И я должен с этим разобраться. Она будет моей, несмотря ни на что.
11.
Весь следующий день прошел в круговерти траурных платьев и сочувственных объятий. Проводить папу в последний путь собралась целая куча людей, которых я никогда в жизни не видела.
Может, это было из-за меня, а может, у отца действительно было столько поклонников, что мне и не снилось.
Мама плакала все время. Как можно вынести то, что любовь всей твоей жизни умерла?
Я стояла рядом и держала ее за руку, но, к совершенному моему потрясению, не проронила ни слезинки. Их не было – я молчала и принимала соболезнования.
Я понимала – теперь ничего не будет так, как прежде, и это больше всего меня пугало. Теперь я не имела права оставить маму одну – она нуждалась в ком-то, кто будет ей помогать и оберегать ее от бед.
И теперь этим «кто-то» была я.
Я посмотрела через плечо на ряд за рядом людей в маленькой церквушке, которые пришли отдать дань уважения отцу. И мои глаза тут же остановились на нем. А он, словно бы ожидая, смотрел на меня.
Мне пришлось отвернуться. Сердце слишком разбухло в груди, так что я попыталась сфокусироваться на остальной церемонии. Прежде, чем я поняла, она закончилась, и мама взялась за мою руку в поисках поддержки.

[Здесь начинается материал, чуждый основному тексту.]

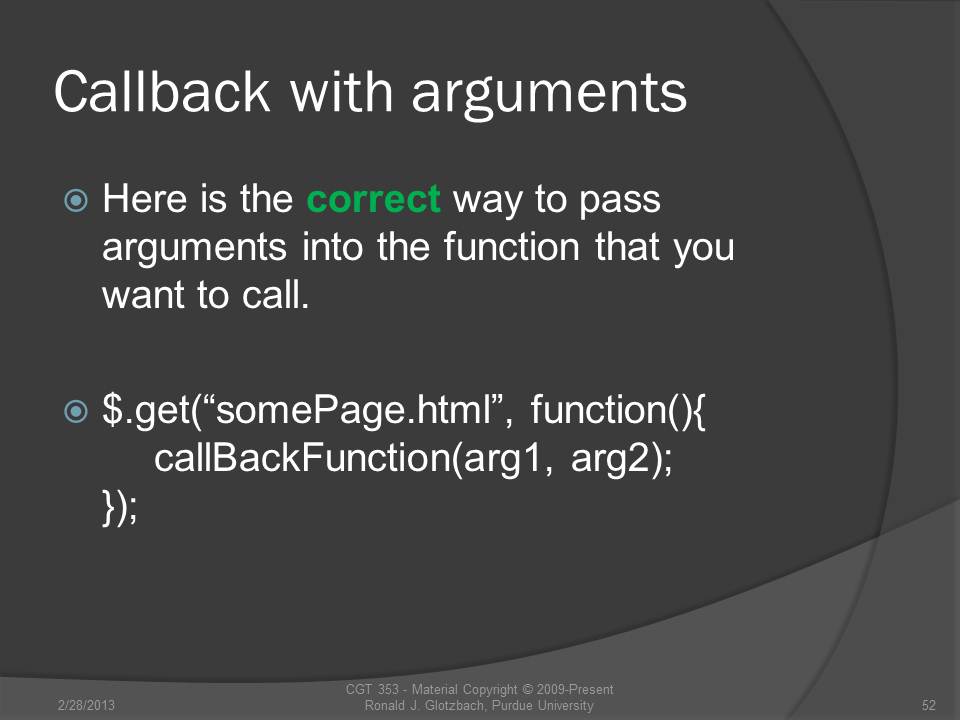 Callback with arguments

Here is the correct way to pass arguments into the function that you want to call.

$.get(“somePage.html”, function(){
callBackFunction(arg1, arg2);
});

2/28/2013

CGT 353 - Material Copyright © 2009-Present
Ronald J. Glotzbach, Purdue University

52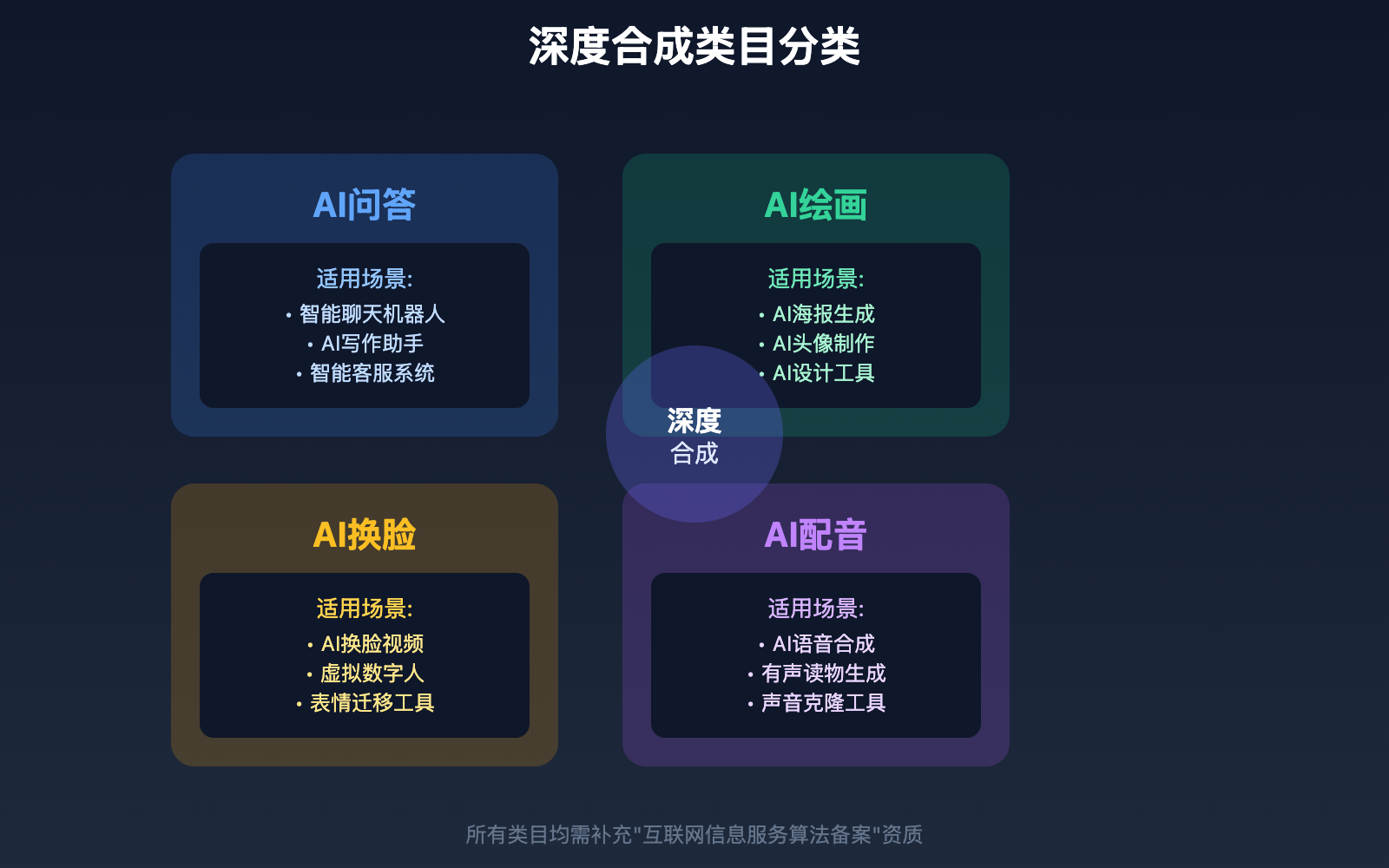 深度合成类目分类

AI问答

适用场景:
• 智能聊天机器人
• AI写作助手
• 智能客服系统

AI绘画

适用场景:
• AI海报生成
• AI头像制作
• AI设计工具

深度
合成

AI换脸

适用场景:
• AI换脸视频
• 虚拟数字人
• 表情迁移工具

AI配音

适用场景:
• AI语音合成
• 有声读物生成
• 声音克隆工具

所有类目均需补充"互联网信息服务算法备案"资质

–Как ты, держишься? – шепотом спросила я, чуть сжав ее руку.
Она покачала головой и тихо шмыгнула носом. Слезы снова полились из ее глаз.
И потом мы поехали на кладбище, где гроб моего отца положили в сырую землю. Мама ничего не говорила – ее правую руку держала я, а левую – тетя Нина. Ее семья стояла поодаль, но даже сейчас я могла чувствовать взгляд Руслана на своей спине.
И когда все закончилось, мама потерялась в своем собственном мирке.
А я никогда не чувствовала себя более одинокой, чем сейчас.